▸ **YOUR INSTRUCTIONS**
Could you copy the records starting at the one that contains "恋フェス2026チラシ" and ending at the one that contains "apvp Мегион", reproducing each unchanged and leaving out the pictures?

▸ **DATA TO PROCESS**
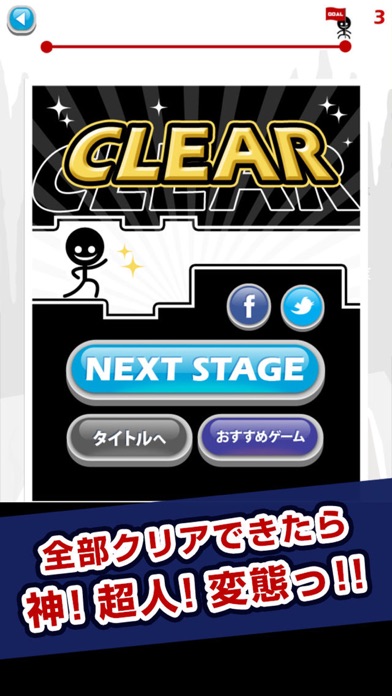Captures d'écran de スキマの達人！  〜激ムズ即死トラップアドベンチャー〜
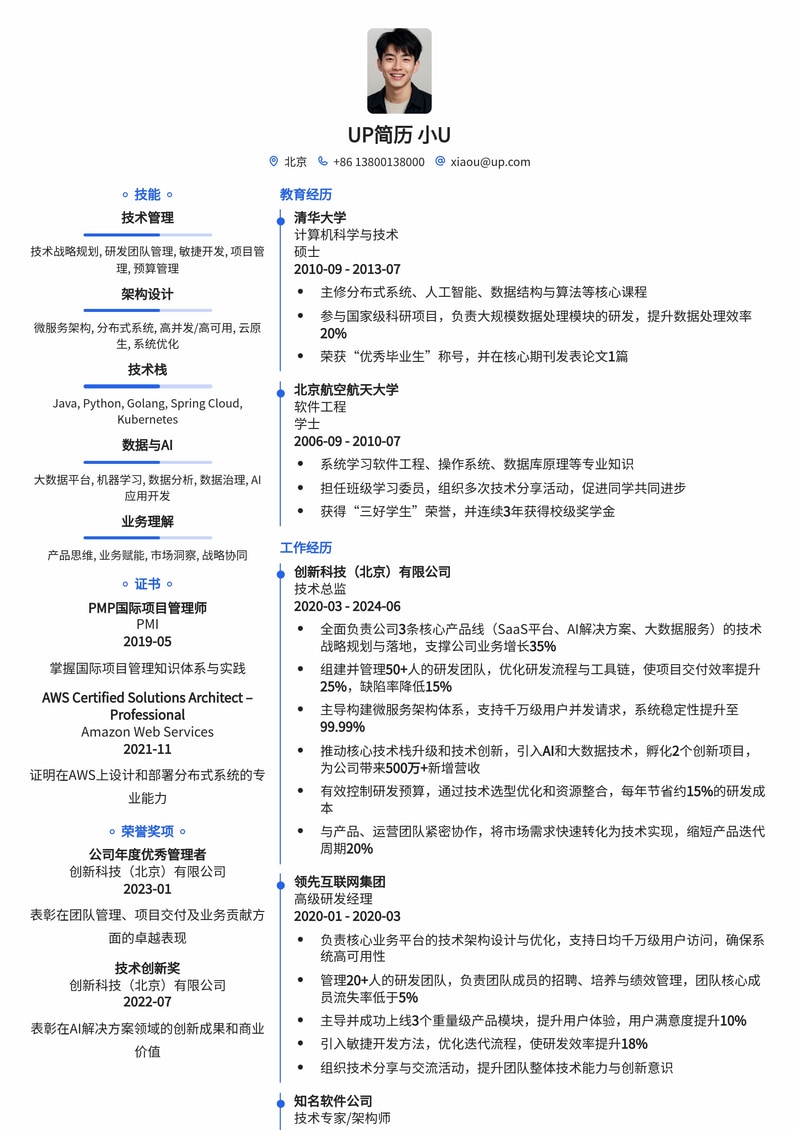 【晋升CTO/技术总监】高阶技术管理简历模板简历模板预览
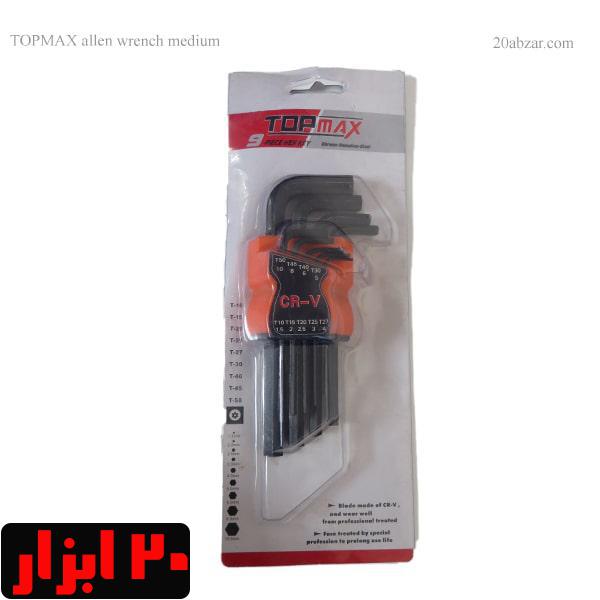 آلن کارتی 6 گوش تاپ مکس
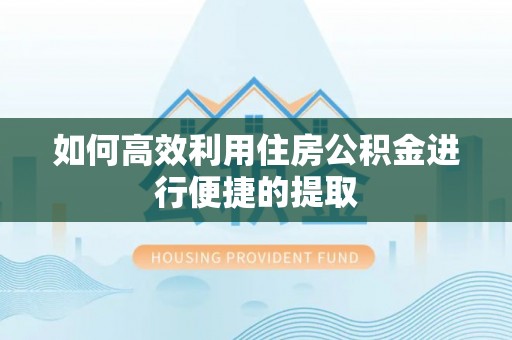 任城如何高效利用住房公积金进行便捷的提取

==

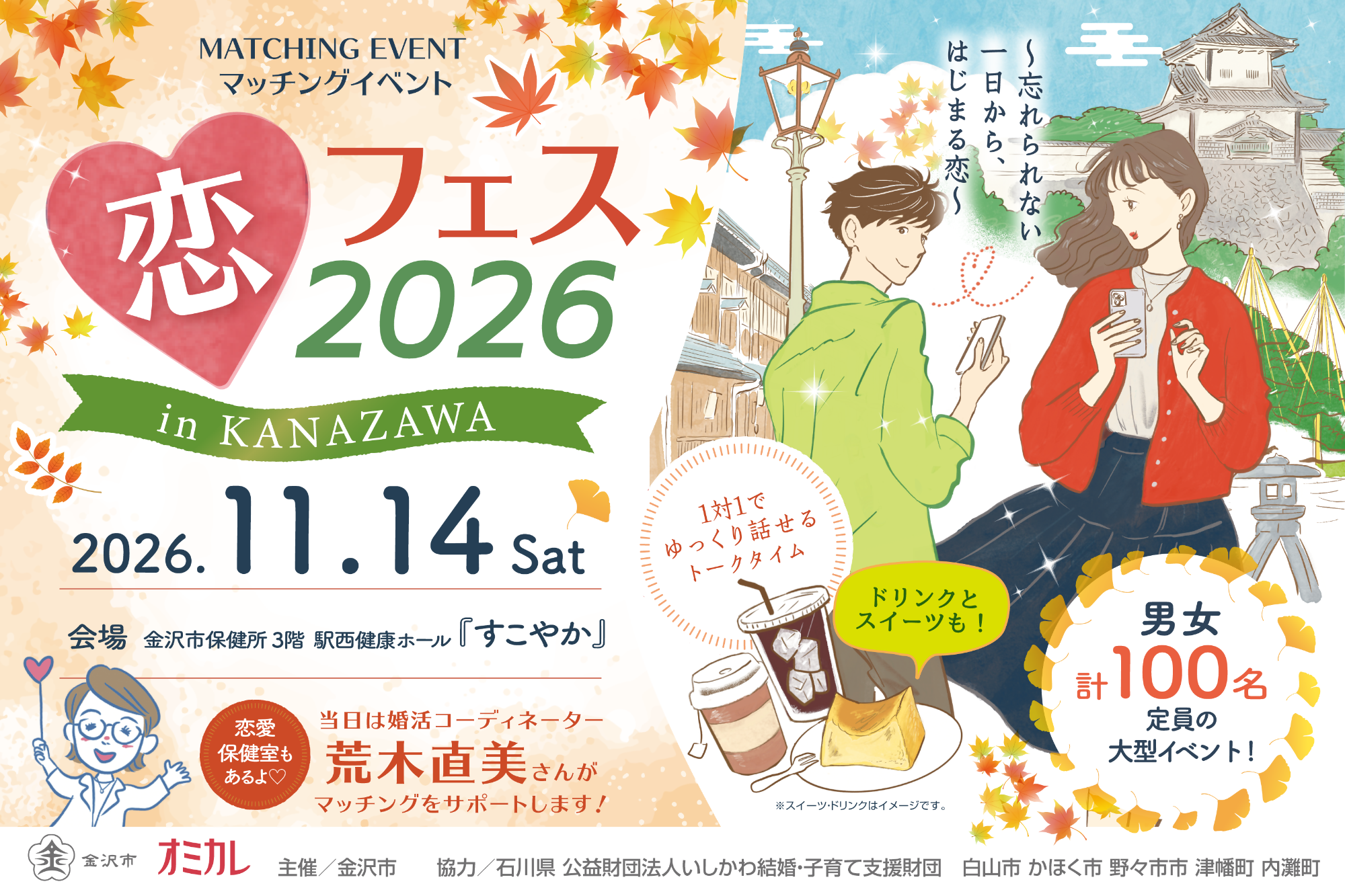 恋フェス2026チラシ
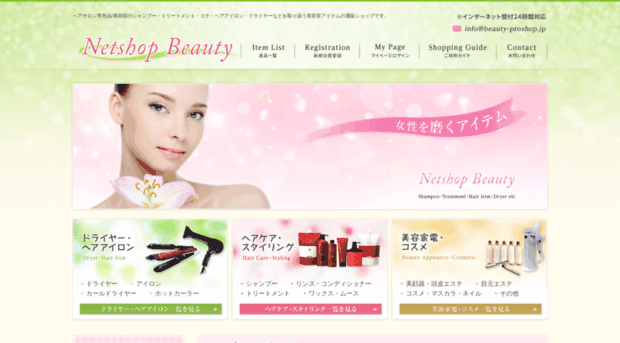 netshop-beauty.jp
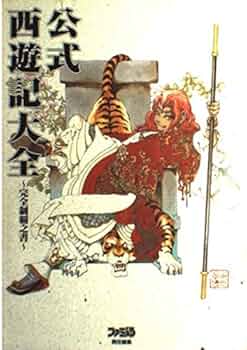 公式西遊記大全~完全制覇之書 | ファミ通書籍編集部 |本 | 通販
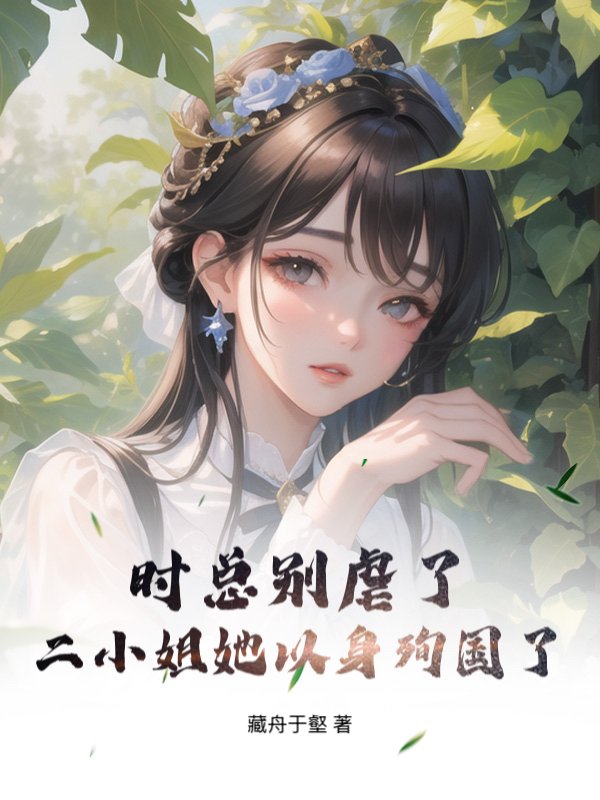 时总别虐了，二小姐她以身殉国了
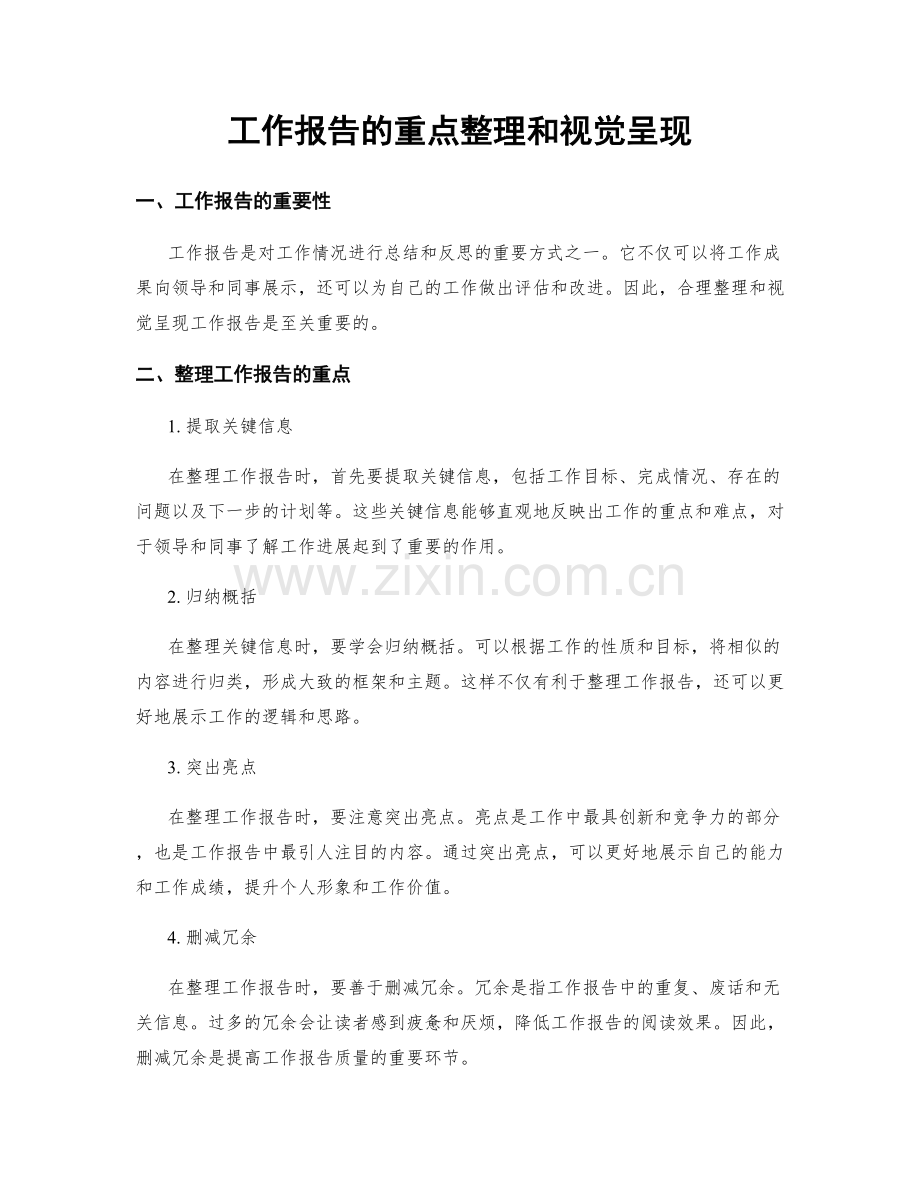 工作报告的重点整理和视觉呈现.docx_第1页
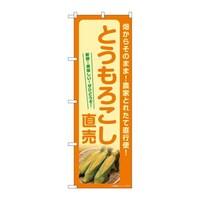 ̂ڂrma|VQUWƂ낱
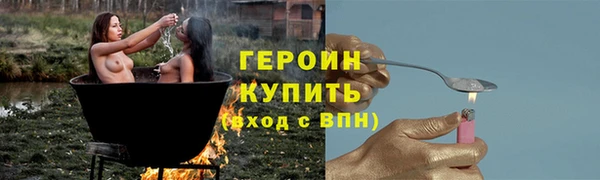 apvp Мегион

--

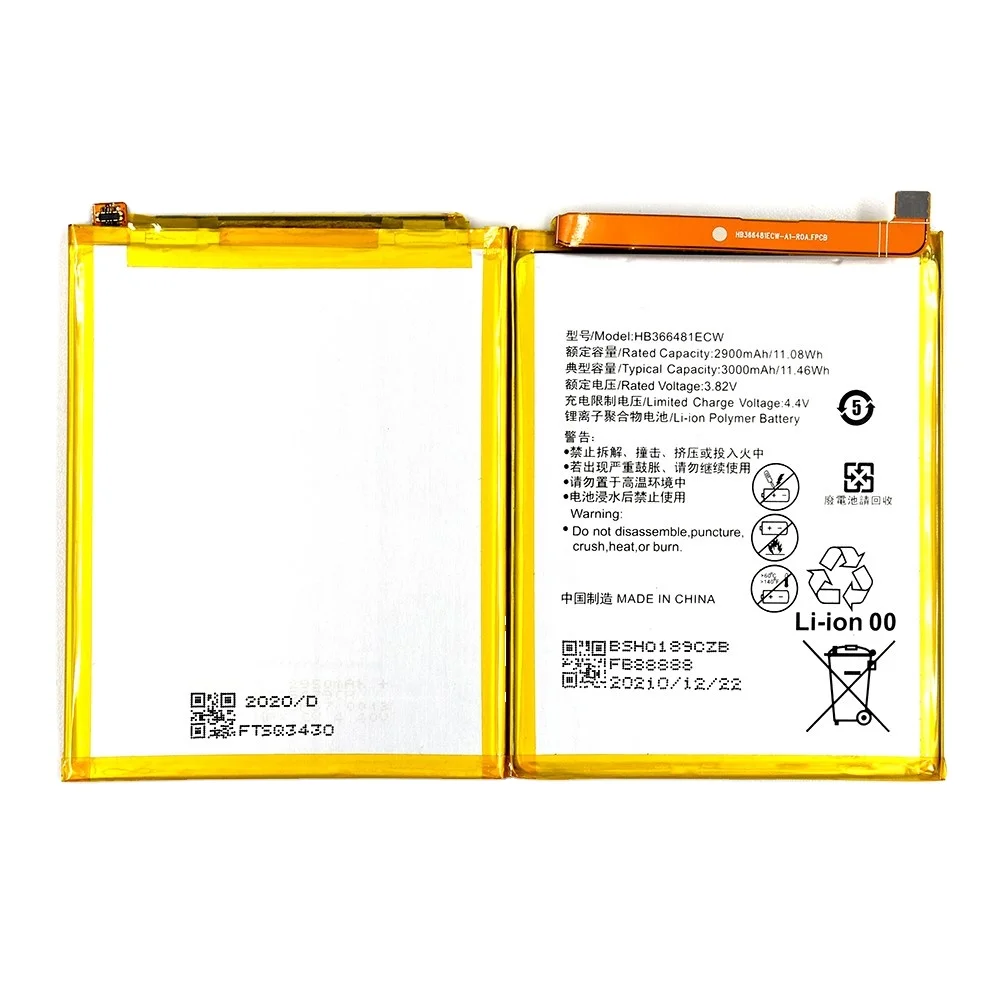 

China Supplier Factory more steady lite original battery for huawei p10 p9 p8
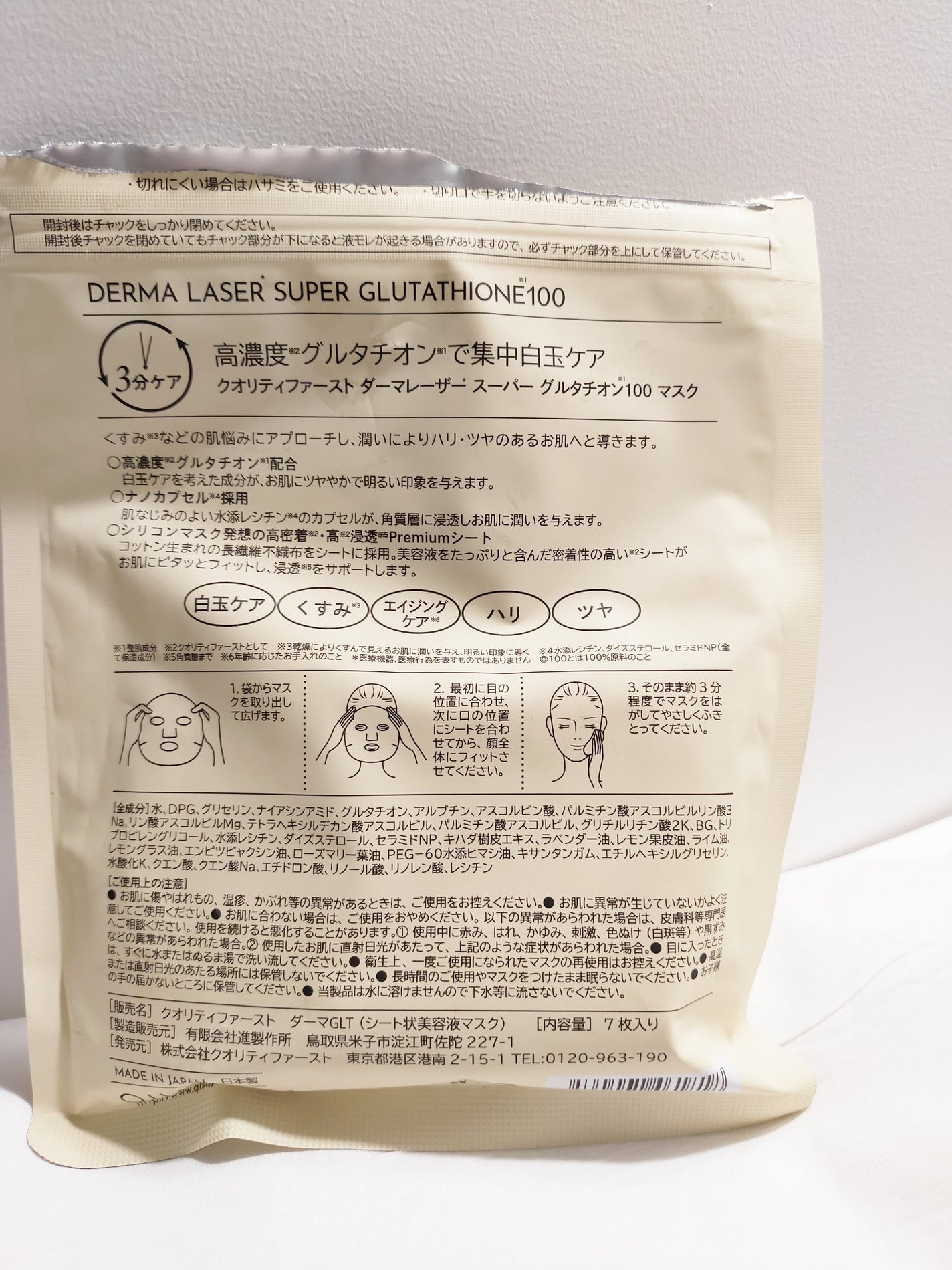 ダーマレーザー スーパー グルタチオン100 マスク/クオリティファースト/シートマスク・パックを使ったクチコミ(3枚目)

▸ **ANSWER TO THIS EXERCISE**
 恋フェス2026チラシ
 netshop-beauty.jp
 公式西遊記大全~完全制覇之書 | ファミ通書籍編集部 |本 | 通販
 时总别虐了，二小姐她以身殉国了
 工作报告的重点整理和视觉呈现.docx_第1页
 ̂ڂrma|VQUWƂ낱
 apvp Мегион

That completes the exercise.